しかしイギリス女王が直接管理しているわけではなく、イギリス女王に任命された副総督が女王の任務を代行しています。
軍隊の総司令官としての役割はもちろん、裁判官の役割、そして政府も総括しているため、この代官が一般的な国の総理大臣であると言えるでしょう。
そんなジャージー島の法律は、全てロンドンの枢密院で承認を受けなければならないことになっています。
ジャージー島での所得税率は20%ですが、ジャージー島以外での収益には税金はかかりません。
このことからも、「国家元首が英国女王で法律もロンドンで承認されるている国」であるジャージー島は「イギリスのタックスヘイブン地域」として扱われているのです。
住民よりも企業の方が投票数が多い選挙制度とは
さて、イギリスのタックスヘイブン地域は、何も島だけでなく、ロンドン内にもあるのをご存知でしょうか。
それが「シティ・オブ・ロンドン・コーポレーション」という正式な名前を持つ、ロンドン中心部にある1区域シティです。
してシティは特別区として扱われており、ロンドンの市長とは別に、シティ市長も存在します。
なぜ特別区なのか、それはシティがイギリスの議会より前から存在しているという点です。
イギリスの議会はおよそ18世紀頃に発足されましたが、シティはその以前から存在しています。
そのため「シティは議会が作った法律には従わない」という暗黙の伝統が受け継がれているのです。
このことからも、シティは別名「国家の中の国家」とも言われています。
そんなイギリス特別区のシティですが、統治機関である市民議会の投票権は、9,000人の居住者以外にも、企業に3万2,000票が割り当てられています。
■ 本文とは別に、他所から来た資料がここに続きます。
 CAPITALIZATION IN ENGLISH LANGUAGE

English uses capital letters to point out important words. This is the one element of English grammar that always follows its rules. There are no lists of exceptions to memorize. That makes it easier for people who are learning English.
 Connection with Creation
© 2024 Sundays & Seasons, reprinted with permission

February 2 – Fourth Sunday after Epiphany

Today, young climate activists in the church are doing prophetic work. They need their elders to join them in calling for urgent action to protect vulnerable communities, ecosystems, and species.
つまり住民よりも企業の方が投票数が多いという選挙制度なのです。
この「選挙制度が企業に有利な地域」という点からも、シティはイギリスのタックスヘイブンの中心地と言われています。
タックスヘイブンに隠されている資産額について
タックス・ジャスティス・ネットワークというイギリスの市民運動団体が試算したデータがあります。
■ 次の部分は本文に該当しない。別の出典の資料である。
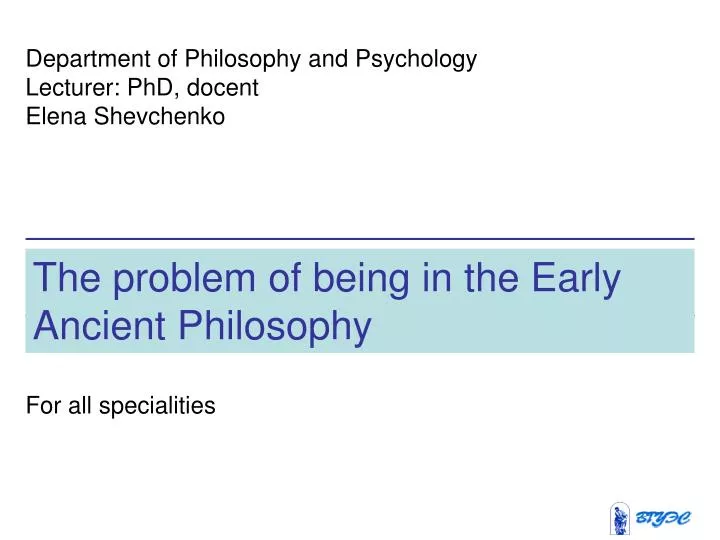 Department of Philosophy and Psychology
Lecturer: PhD, docent
Elena Shevchenko

The problem of being in the Early Ancient Philosophy

For all specialities

ВГУЭС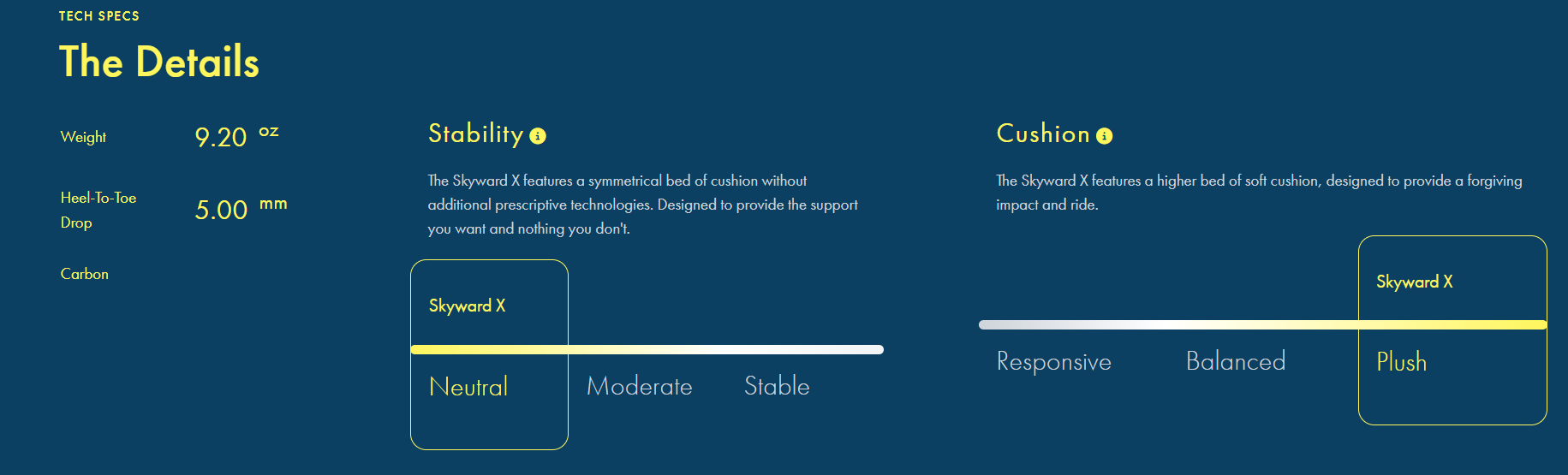 TECH SPECS

The Details

Weight 9.20 oz

Heel-To-Toe Drop 5.00 mm

Carbon

Stability

The Skyward X features a symmetrical bed of cushion without additional prescriptive technologies. Designed to provide the support you want and nothing you don't.

Skyward X

Neutral Moderate Stable

Cushion

The Skyward X features a higher bed of soft cushion, designed to provide a forgiving impact and ride.

Skyward X

Responsive Balanced Plush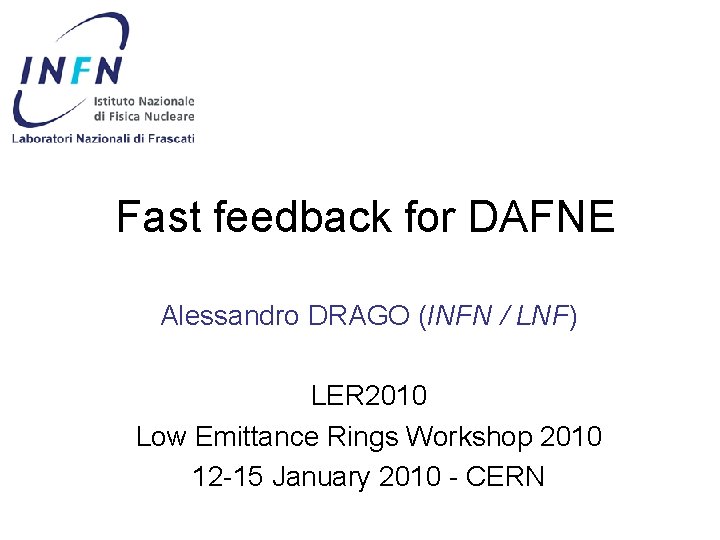 INFN
Istituto Nazionale
di Fisica Nucleare
Laboratori Nazionali di Frascati

Fast feedback for DAFNE

Alessandro DRAGO (INFN / LNF)

LER2010
Low Emittance Rings Workshop 2010
12-15 January 2010 - CERN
このデータによりますと、タックスヘイブンに隠されている資産額は最低でも21兆ドル、最高で32兆ドルにもなるとされています。
タックスヘイブンへの資産隠しの役割を担っているメガバンクとは
メガバンクとされるトップ50の合計で、およそ12兆ドルがタックスヘイブンによって隠されていると言われています。
つまり先ほど「最低でも21兆ドル」とされていたのですから、そのおよそ半分はメガバンクが関わっていることになります。
タックスヘイブンが注目されている理由について
タックスヘイブンが注目されている理由は一概には言えませんが、それぞれの国が財政的に余裕があるのであれば、「今まで取り損ねた税金」に敏感になることはないでしょう。
つまり今タックスヘイブンが注目されるのは、それぞれの国が財政的に厳しいためだと思われます。
だからこそ、「本来ならば税金は母国に納めるべき」と国益を増やそうとしているのです。
ケイマン諸島だけで日本の消費税7%分の税金を取り損ねている
日銀が公表した国際収支統計によりますと、ケイマン諸島を利用した分だけで約14兆円に上ると言います。
消費税1%分の税収が約2兆円とされていますので、ケイマン諸島だけで7%分も取り損ねている計算です。
もちろん他のタックスヘイブン先も含めれば、さらに大きくなることでしょう。
これらが全て日本で納税されるようになれば、消費増税の先送りどころか、減税が十分可能となるかもしれません。
ケイマン諸島で会社を設立するメリットについて
ケイマン諸島の法人税について
上記でも「数多くのものが非課税」だと述べたケイマン諸島では、法人税は0%です。
日本の法人税は30%なのですから、企業側にとってどれだけ恩恵の大きな島なのかがおわかり頂けるでしょう。
タックスヘイブンを利用するとどんなメリットがあるのか?
抜群の節税効果があります。
この節税効果を狙わずにタックスヘイブンを行う企業などないでしょう。
また建物を建てたり人を雇う必要のない紙一枚で済むペーパーカンパニーなのですから、法人設立もとても簡単かつ割安で行うことが可能です。
「会社設立は安く済むけれど、莫大な節税効果を得ることができる」、これがタックスヘイブンのメリットなのです。
ケイマン諸島で銀行口座を開設するには
日本にいながらケイマン諸島に口座を開設するためには、専門の業者に依頼する必要があります。
これらの業者に依頼することで、口座を開設することができます。
節税目的のタックスヘイブンの利用は今後ますます厳しくなる
「ケイマン諸島は法人税0%」、これはとても魅力的にうつるものかもしれませんが、現在タックスヘイブンに対する規制は厳しくなる一方です。
また「税逃れをしている」と非難されることも多く、あまり歓迎される方法ではありません。
もし節税目的でタックスヘイブンの利用をお考えなのであれば、メリット・デメリットをしっかりと理解してから行うようにしましょう。